Pour Delta, vous et vos collègues suisses n’exercez pas d’activité clinique. Quel est votre rôle?
L’un des facteurs de notre succès réside dans ce que l’on appelle la gestion duale des projets. Cela signifie que chaque projet est dirigé à la fois par des spécialistes de Delta et par des partenaires locaux. Ces derniers formulent eux-mêmes les projets, ce qui garantit une grande responsabilité locale. Outre le soutien financier, nous aidons à la formulation et à l’organisation des projets, et veillons à leur qualité technique.
Y a-t-il des conflits?
Il arrive parfois que nous ne soyons pas d’accord. Il faut alors déterminer les conditions rédhibitoires pour chacune des parties, celles qu’il faut accepter et les zones d’ombre sur lesquelles on peut discuter.

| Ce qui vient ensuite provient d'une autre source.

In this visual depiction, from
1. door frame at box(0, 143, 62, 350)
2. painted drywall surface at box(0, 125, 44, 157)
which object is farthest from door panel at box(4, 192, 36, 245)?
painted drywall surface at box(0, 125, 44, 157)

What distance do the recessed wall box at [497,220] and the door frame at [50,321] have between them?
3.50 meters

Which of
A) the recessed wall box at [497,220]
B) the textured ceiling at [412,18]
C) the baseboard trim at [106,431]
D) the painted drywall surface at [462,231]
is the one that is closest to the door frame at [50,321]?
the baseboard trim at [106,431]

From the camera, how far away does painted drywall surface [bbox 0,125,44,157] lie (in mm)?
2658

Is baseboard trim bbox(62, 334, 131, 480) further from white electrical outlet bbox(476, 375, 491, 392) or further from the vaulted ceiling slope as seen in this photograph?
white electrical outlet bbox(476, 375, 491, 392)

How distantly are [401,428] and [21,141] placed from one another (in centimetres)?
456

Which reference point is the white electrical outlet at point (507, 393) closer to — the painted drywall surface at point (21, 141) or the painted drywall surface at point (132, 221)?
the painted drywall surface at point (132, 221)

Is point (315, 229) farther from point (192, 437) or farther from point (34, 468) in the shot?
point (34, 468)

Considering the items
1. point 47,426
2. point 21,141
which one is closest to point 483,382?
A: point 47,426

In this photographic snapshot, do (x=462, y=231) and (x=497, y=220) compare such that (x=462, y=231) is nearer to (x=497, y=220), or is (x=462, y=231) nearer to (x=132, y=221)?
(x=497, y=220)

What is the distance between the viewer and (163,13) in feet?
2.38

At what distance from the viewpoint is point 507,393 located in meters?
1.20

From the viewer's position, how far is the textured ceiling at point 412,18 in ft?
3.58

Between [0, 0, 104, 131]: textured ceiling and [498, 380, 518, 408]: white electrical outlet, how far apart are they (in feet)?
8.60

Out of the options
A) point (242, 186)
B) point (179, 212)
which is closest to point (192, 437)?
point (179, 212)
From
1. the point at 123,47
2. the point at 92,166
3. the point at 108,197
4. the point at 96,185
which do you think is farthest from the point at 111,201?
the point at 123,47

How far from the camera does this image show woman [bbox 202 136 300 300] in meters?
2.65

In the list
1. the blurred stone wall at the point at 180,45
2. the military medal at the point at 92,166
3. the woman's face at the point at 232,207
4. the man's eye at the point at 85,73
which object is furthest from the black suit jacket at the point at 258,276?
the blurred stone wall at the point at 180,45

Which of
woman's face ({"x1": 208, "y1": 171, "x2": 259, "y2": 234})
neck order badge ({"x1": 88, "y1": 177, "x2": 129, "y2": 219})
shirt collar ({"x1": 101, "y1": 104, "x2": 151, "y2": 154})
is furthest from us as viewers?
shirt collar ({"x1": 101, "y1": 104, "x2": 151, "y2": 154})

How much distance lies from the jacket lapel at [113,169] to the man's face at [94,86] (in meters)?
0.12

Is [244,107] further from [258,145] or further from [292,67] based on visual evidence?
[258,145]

J’ai appris qu’il est parfois possible de faire abstraction de quelque chose qui ne correspond peut-être pas à la norme d’excellence. Mieux vaut un projet qui n’est pas tout à fait parfait que pas de projet du tout.
Biographie express
Monika Müller a obtenu un titre de spécialiste en psychiatrie et en santé publique, et exerce dans ces deux domaines: en tant que médecin adjointe des services ambulatoires des Services psychiatriques de Lucerne (LUPS), elle travaille en milieu clinique, et en tant que professeure assistante à l’Université de Lucerne, elle mène des recherches sur les soins psychiatriques, en particulier dans les pays du Sud. En 2011, elle a fondé l’association à but non lucratif «Delta – develop life through action». Celle-ci facilite les soins professionnels à l’intention des personnes souffrant d’un trouble psychique et vivant dans des pays à ressources limitées.